In clinical practice, the determination of the M1/M2 ratio appears a higher biologically relevant indicator to cancer prognosis compared to general TAM cell counts, with a high M1/M2 ratio relating to a better outcome for the patient [38]. However, considerable controversy exists over the in situ visualization of M1 and M2 macrophages. No clear consensus has been reached leading to inter-study disagreement. In addition, in the context of bone, the TME is even more complex to study due to the additional involvement of bone remodeling cells. The CD68+ cells stated to be M1-polarized macrophages in soft tissues, also represent in bone and OS, the osteoclastic cells [39] of the bone remodeling [40]. An instability in this process can lead to tumor development depending on the bone microenvironmental stimuli and M1/M2 distinction is even more complex to untangle [20]. That’s why we focused our study on the CD68+/CD163−, CD68−/CD163+, and CD68+/CD163+ cells to highlight the interaction between those cell populations, and their role in bone formation or resorption and effect of treatment. New multiplex immunohistochemical strategies could be developed to improve the ability to study macrophage polarization in relation to OCs, and their ratio in OS development and progression. This approach could become indispensable at the individual level to better define therapeutic strategies [30].
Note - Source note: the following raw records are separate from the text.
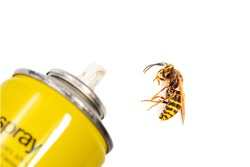 bottle Aerosol for the control of insects and a wasp isolated on white background in detail. European wasp German wasp or German yellow jacket (Vespula germanica) showing in Side view. pest control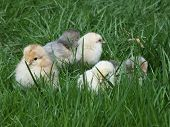 Closeup of a group of cute baby chicks in grass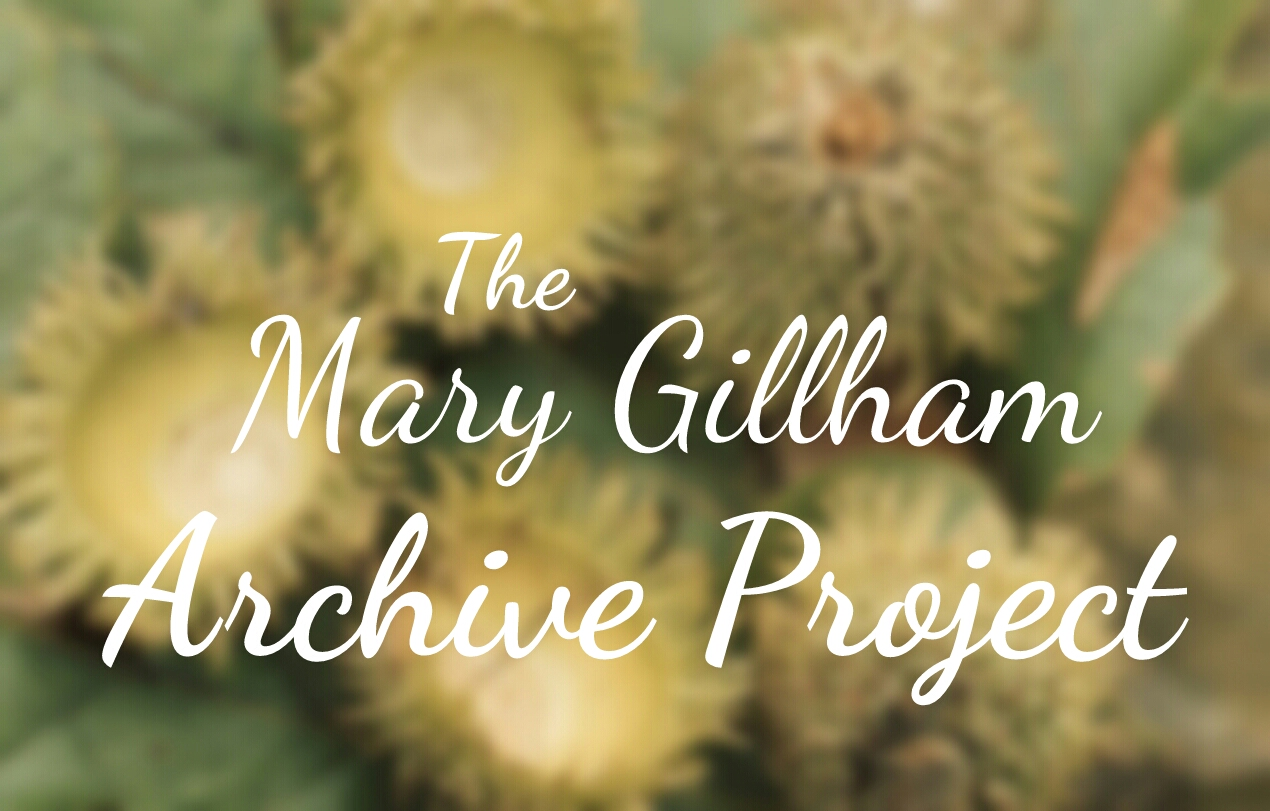Mary Gillham Archive Project header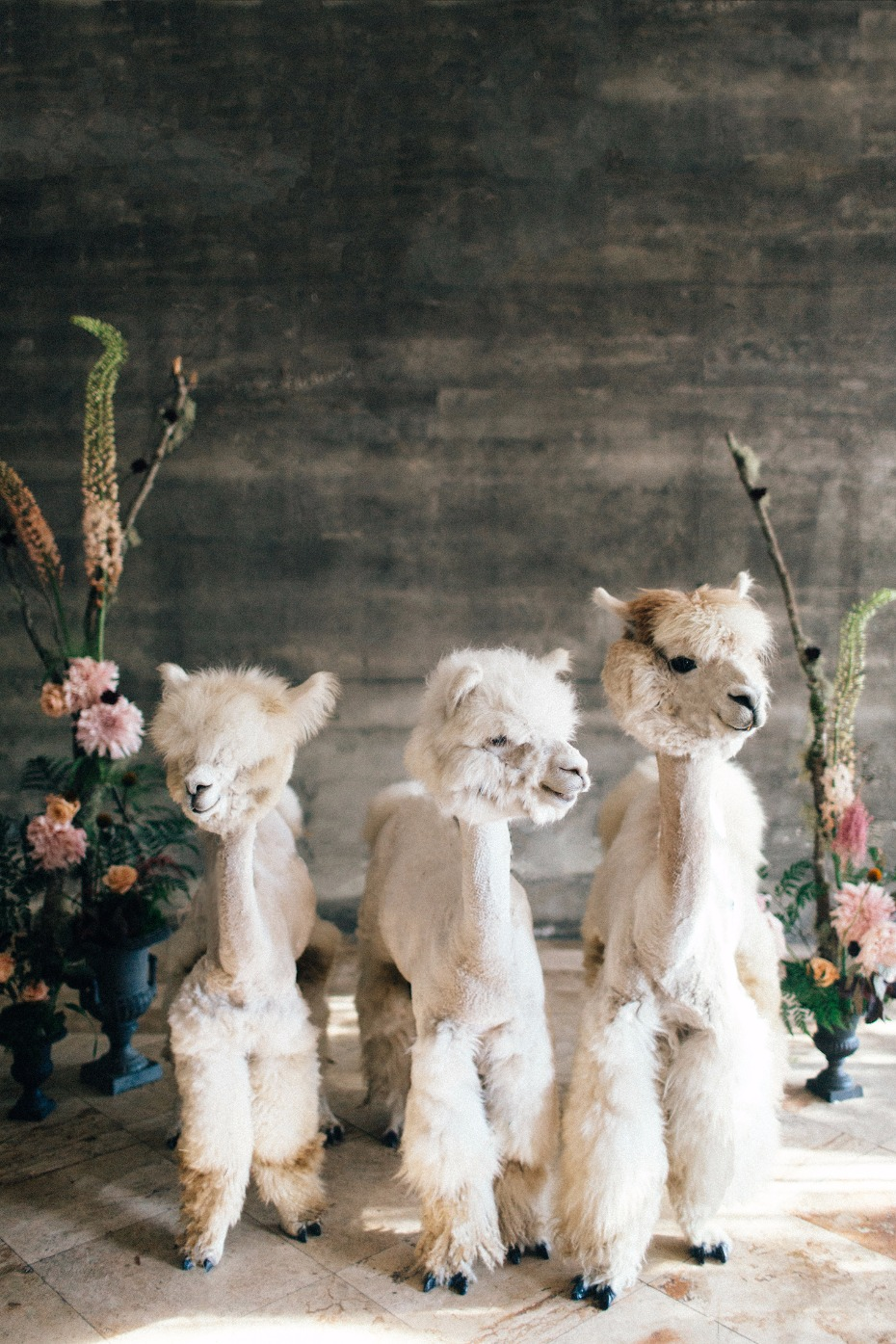 Therapy Alpacas for your wedding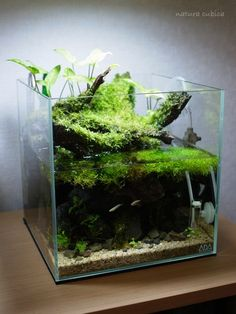 aquascape nature aquarium nano tank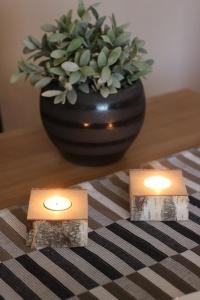 1er Teelichthalter  aus einen Birkenstamm ♥ Ideal auch als Tischdeko ♥ Hochzeitdeko ♥ Weihnachstdeko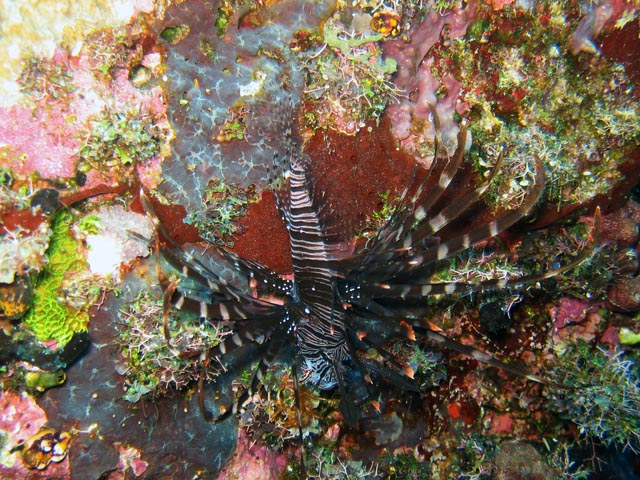 Lionfish. Diving around Togian islands, Kadidiri, Taipee Wall dive site. Sulawesi,  Indonesia.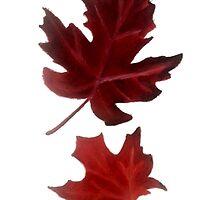 Clara's Leaf by Rebecca Wakefield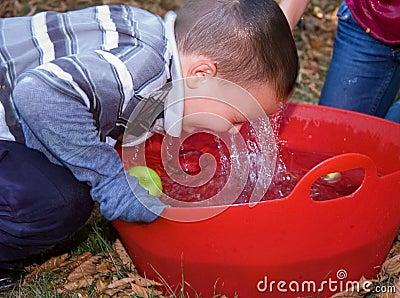 Little Boy Bobbing For Apples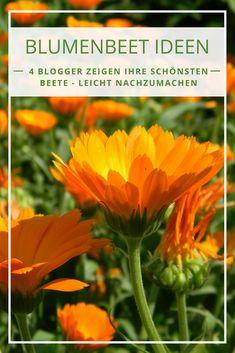 Die 71 Besten Bilder Von Blumenbeete In 2019 Flower Beds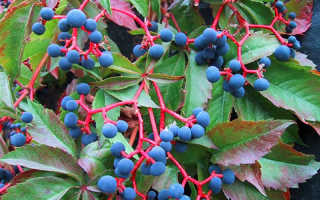 Можно ли выращивать виноград девичий в контейнере?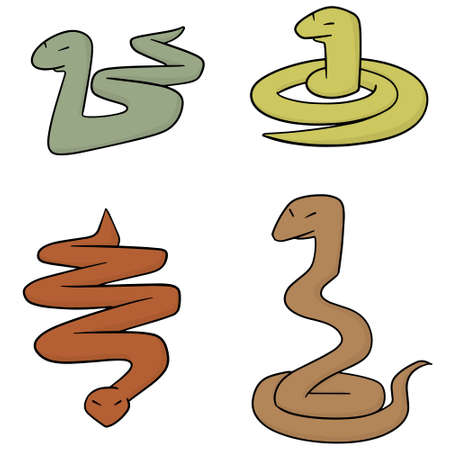 vector set of snakes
To enhance our understanding of the deleterious effect of ZA treatment on patient prognosis in the OS2006 trial, serum biomarker analysis was performed at diagnosis, before surgery +/− after 4 injections of ZA, after chemotherapy, one year after the end of treatment. Two key biomarkers were analyzed: CSF-1R as a biomarker for common progenitors of OCs and macrophages, and TRAP as an OC-activity biomarker. One biopsy was taken from each patient at diagnosis for subsequent conventional immunohistochemical studies of the TME cells (CD68, CD163, CD8). All data were correlated to the response to chemotherapy and overall and metastatic progression free survival. We showed that TRAP levels decrease significantly during ZA treatment (after pre-operative treatment and at the end of the treatment) as compared to the values obtained at diagnosis and one year after the end of treatment. This result is in accordance with the diminution of OC activity under zometa® treatment, validating for the first time in a trial the biological activity of ZA on OC activity in OS patients. We also demonstrate the reversible effects of ZA on bone degradation after stopping its administration, confirming the preclinical data previously published [49,50]. The negative regulation of OS progression by OCs, reported by Akiyama et al. [51] and Ory et al. [21] in murine models, is confirmed as well for patients randomized in the ZA group. A high TRAP serum level at diagnosis is significantly associated with a better response to chemotherapy in ZA+ patients (and not in ZA− patients), suggesting that by decreasing OC function, patients defense to OS tumor evolvement significantly ameliorates when receiving chemotherapy in combination with ZA. This result is reinforced by the fact that a low rate of TRAP at diagnosis associates to a better overall survival of ZA− patients.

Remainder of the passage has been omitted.